Here we present a list of feature ideas suggested by the participants in the interviews:

• Adaptive Learning: Participants expressed interest in a system that could learn from their grading patterns over time. Such a system would observe how graders evaluate responses and gradually develop the ability to make informed recommendations based on these established patterns, potentially increasing efficiency while maintaining consistency with the grader's approach.
• Student Grade Access: Several participants emphasized the importance of providing students with secure and organized access to their grades. They suggested a system that would display grades and include any feedback or annotations provided during the grading process.
• Text Recognition: Participants discussed the potential benefits of automated text recognition capabilities. This would involve the system being able to accurately read and interpret written responses, particularly for digital submissions, making the content more accessible for both grading and analysis.
• Visual Feedback During Grading: Multiple participants requested real-time visual feedback during the grading process. They envisioned a dashboard showing progress metrics such as the number of remaining responses to grade, current point distribution across the cohort, and other relevant statistics that could help maintain consistency throughout the grading session.
• Statistical Analysis: Participants expressed interest in comprehensive statistical insights about grading patterns and outcomes. This would include analytics about point distributions, common mistakes, and grading consistency across different graders or question types.

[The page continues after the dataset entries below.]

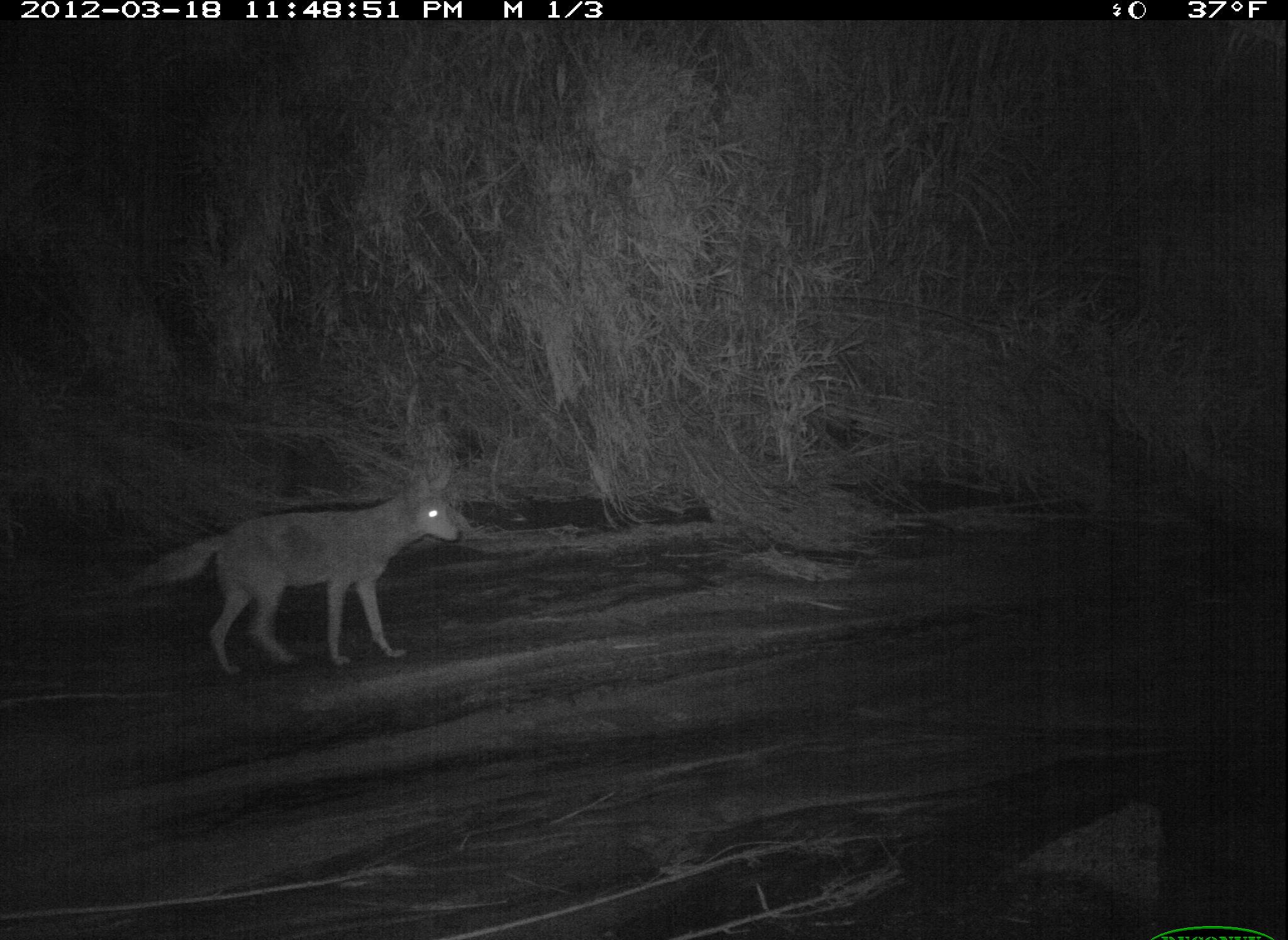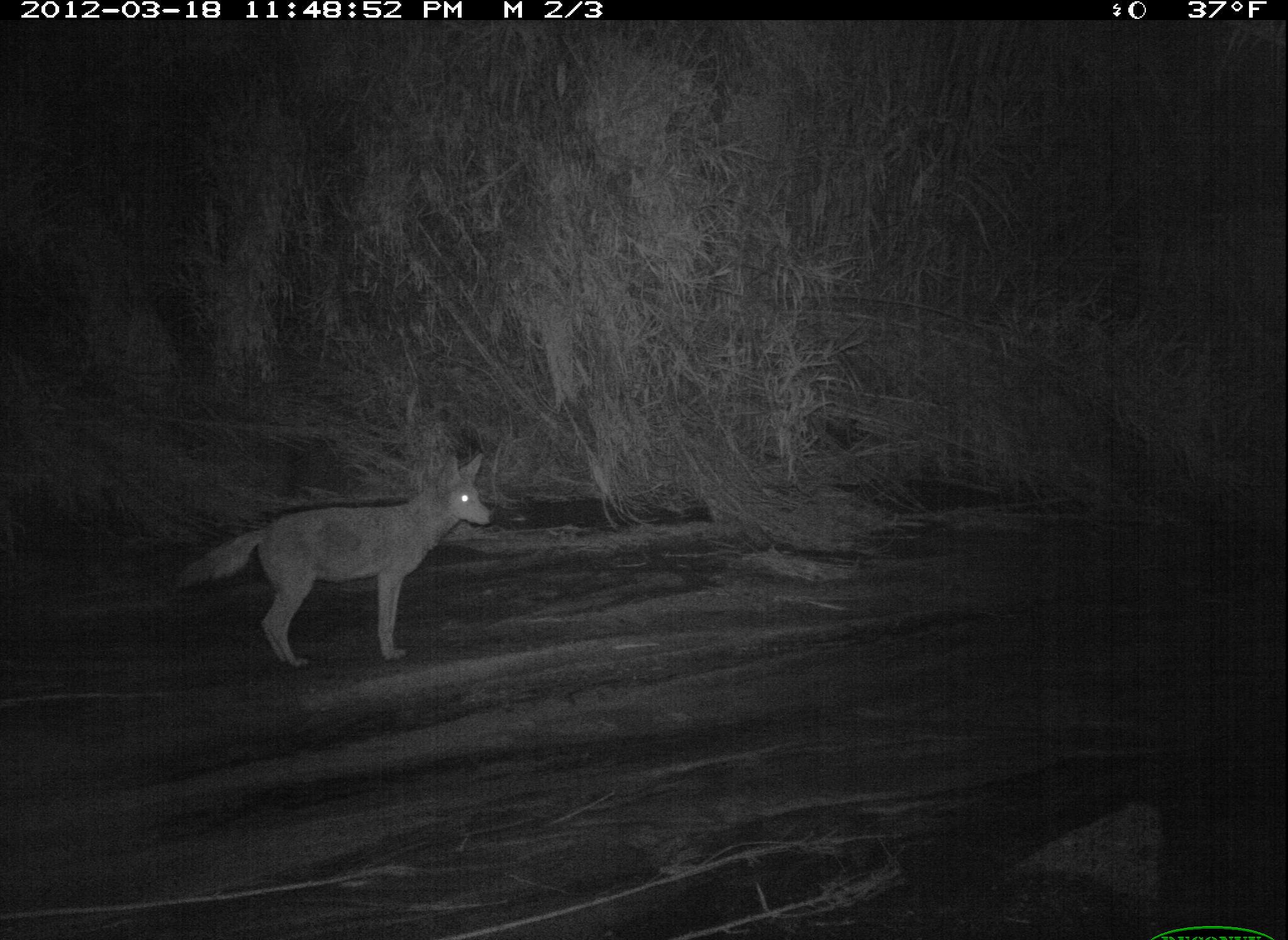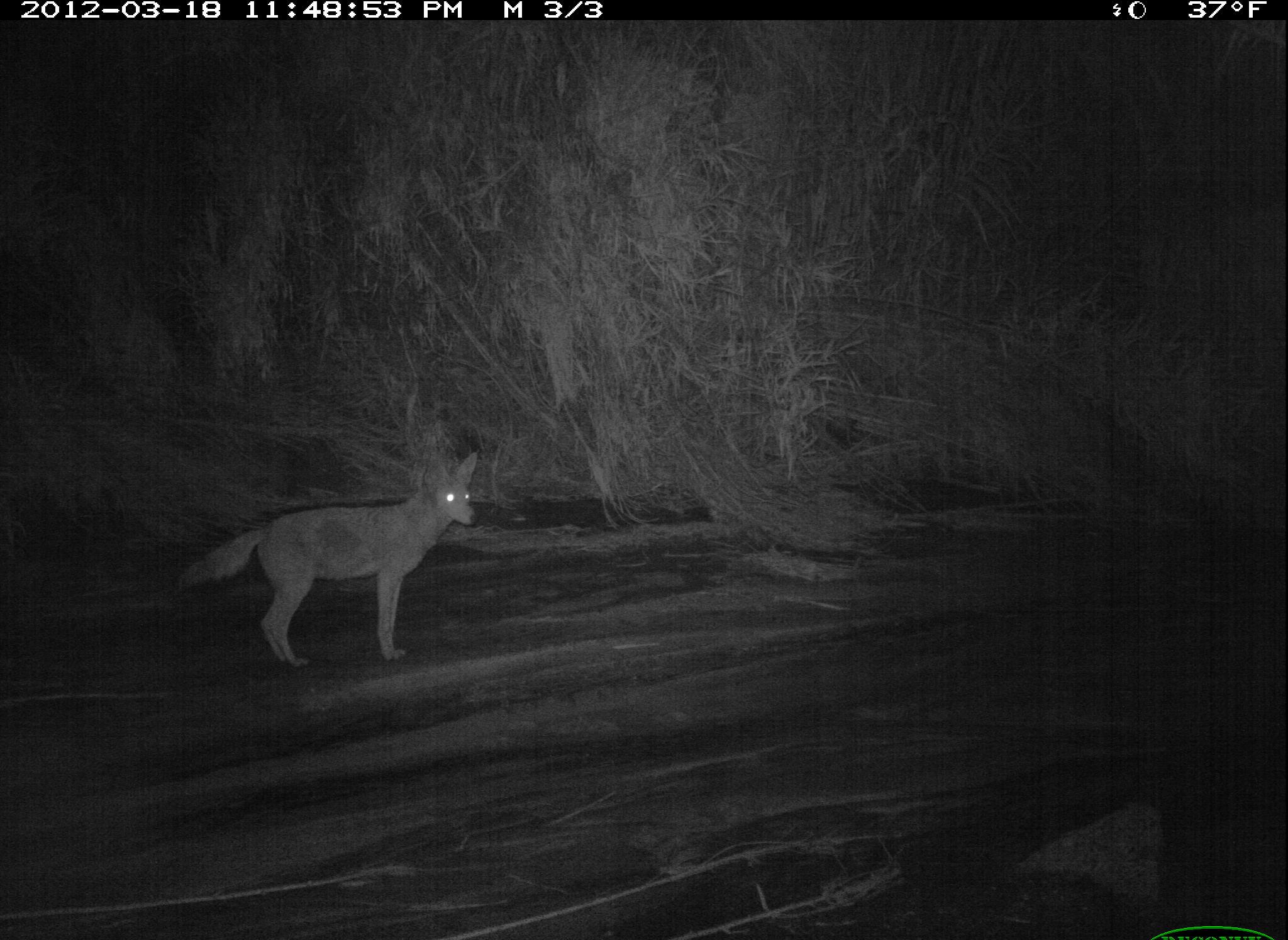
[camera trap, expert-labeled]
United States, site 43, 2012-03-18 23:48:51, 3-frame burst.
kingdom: Animalia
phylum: Chordata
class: Mammalia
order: Carnivora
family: Canidae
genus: Canis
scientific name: Canis latrans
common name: coyote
Coyote (Canis latrans).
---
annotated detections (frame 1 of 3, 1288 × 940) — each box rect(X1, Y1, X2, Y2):
coyote: rect(127, 485, 480, 693)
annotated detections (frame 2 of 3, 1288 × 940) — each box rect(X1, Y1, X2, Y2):
coyote: rect(159, 449, 507, 678)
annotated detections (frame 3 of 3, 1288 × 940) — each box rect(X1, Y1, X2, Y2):
coyote: rect(166, 438, 485, 676)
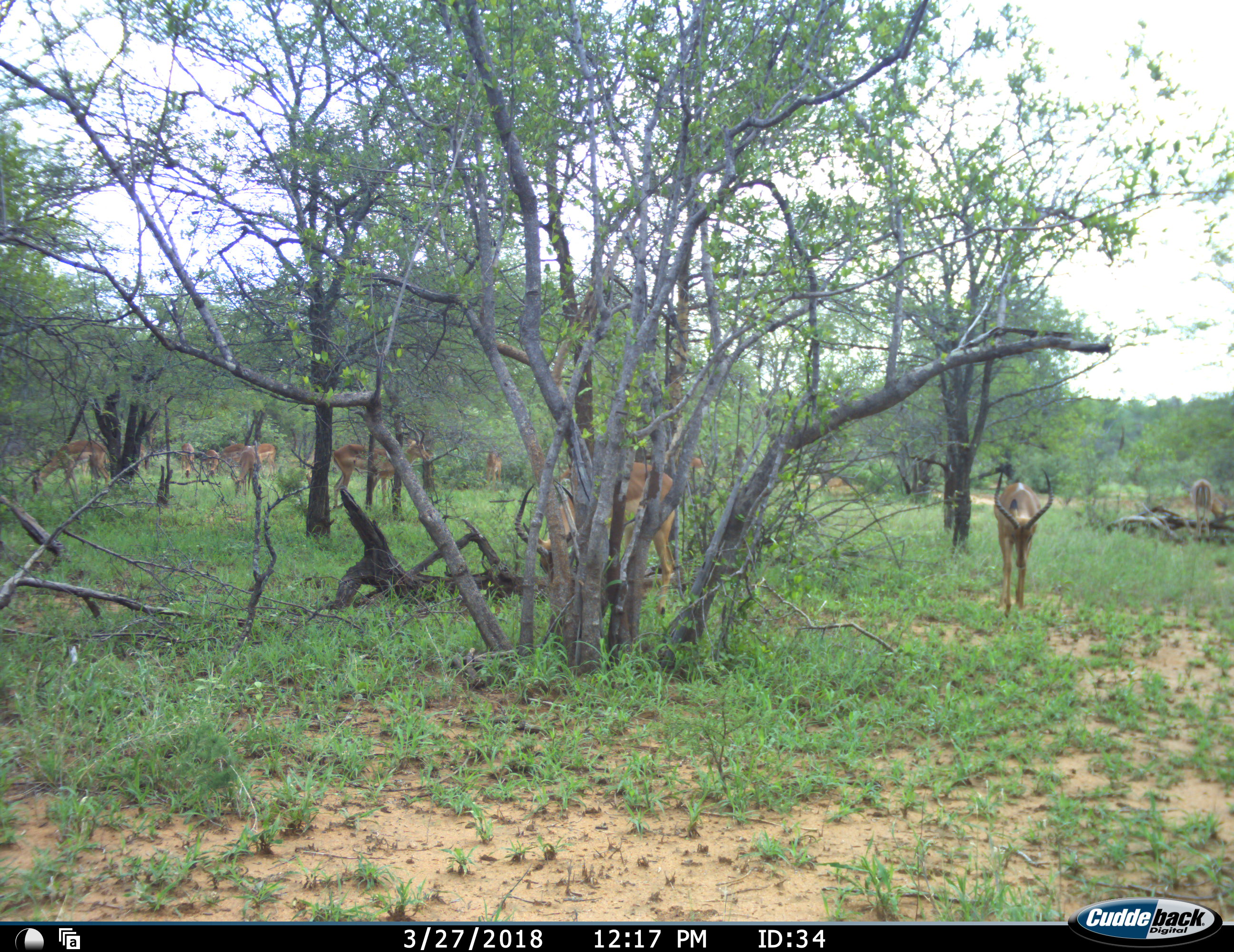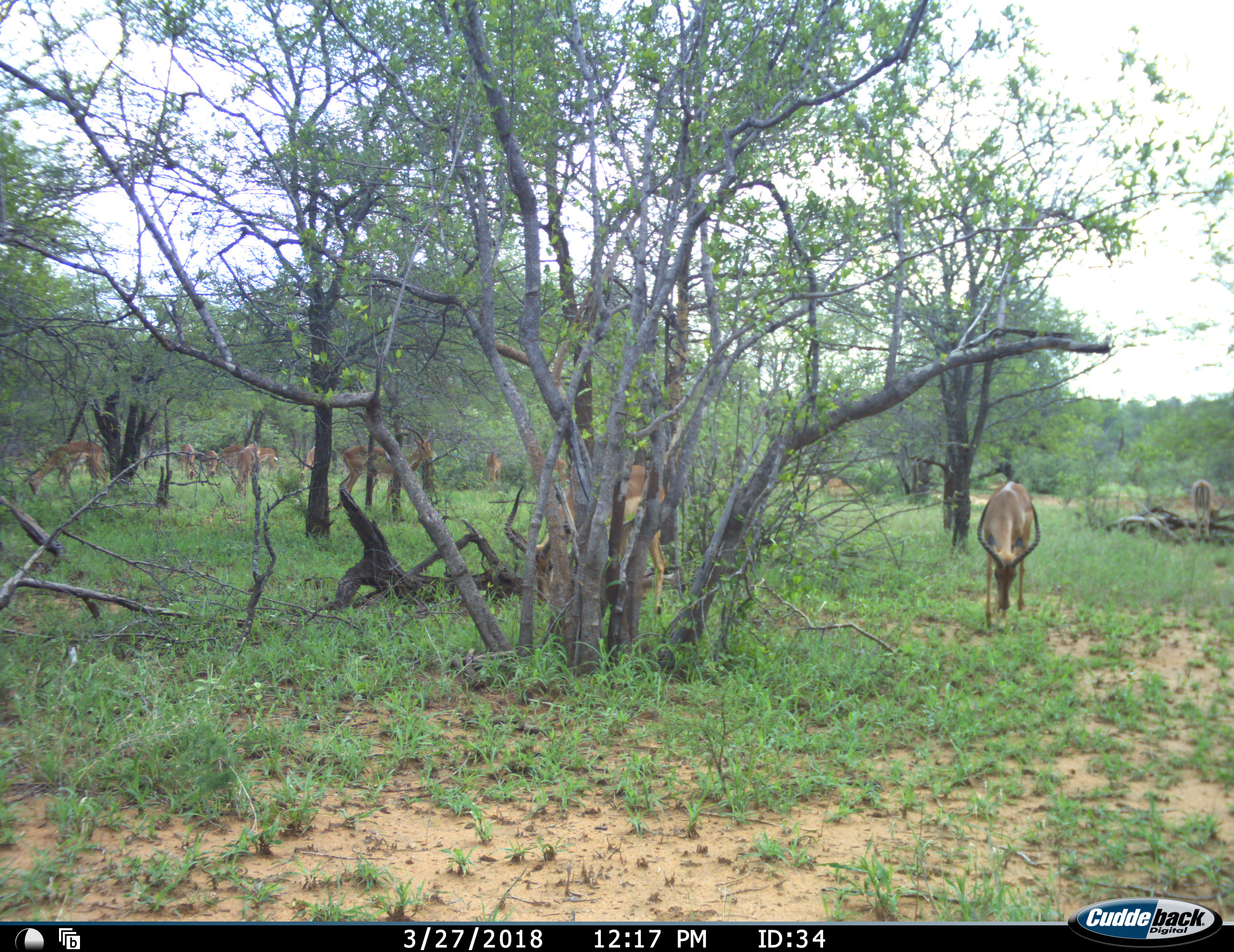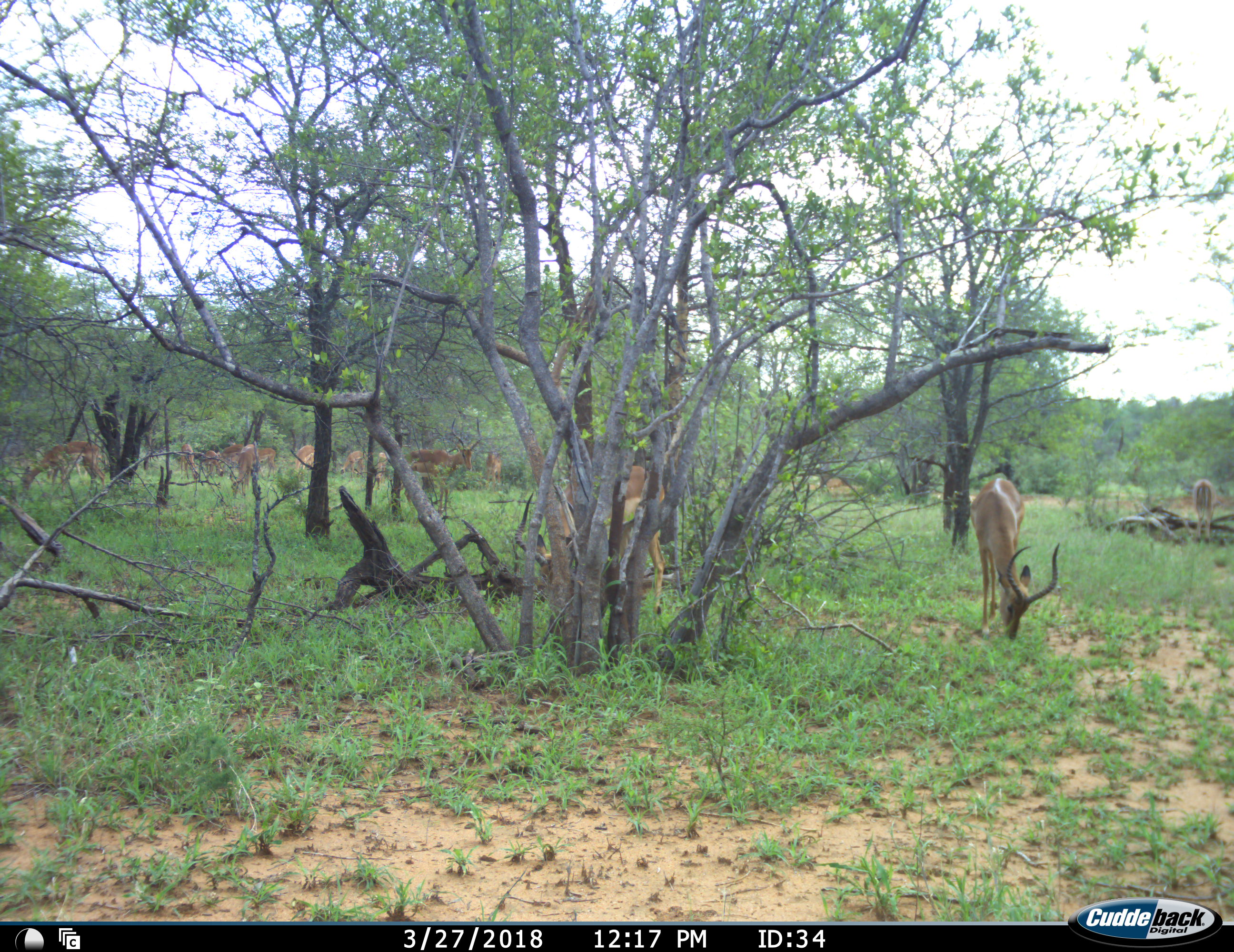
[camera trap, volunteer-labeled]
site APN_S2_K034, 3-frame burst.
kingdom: Animalia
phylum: Chordata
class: Mammalia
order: Artiodactyla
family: Bovidae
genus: Aepyceros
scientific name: Aepyceros melampus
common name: impala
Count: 11-50.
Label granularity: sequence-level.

• Keyword Extraction Features: Several participants suggested implementing intelligent keyword identification within student responses. This feature would help graders quickly identify relevant terms and concepts, particularly useful for longer responses or when specific terminology is expected.
• Automatic Plot Comparison: For questions involving graphs or plots, participants proposed auto-mated comparison capabilities. This would involve using image analysis to compare student-generated plots with reference solutions, helping to identify similarities and differences more efficiently.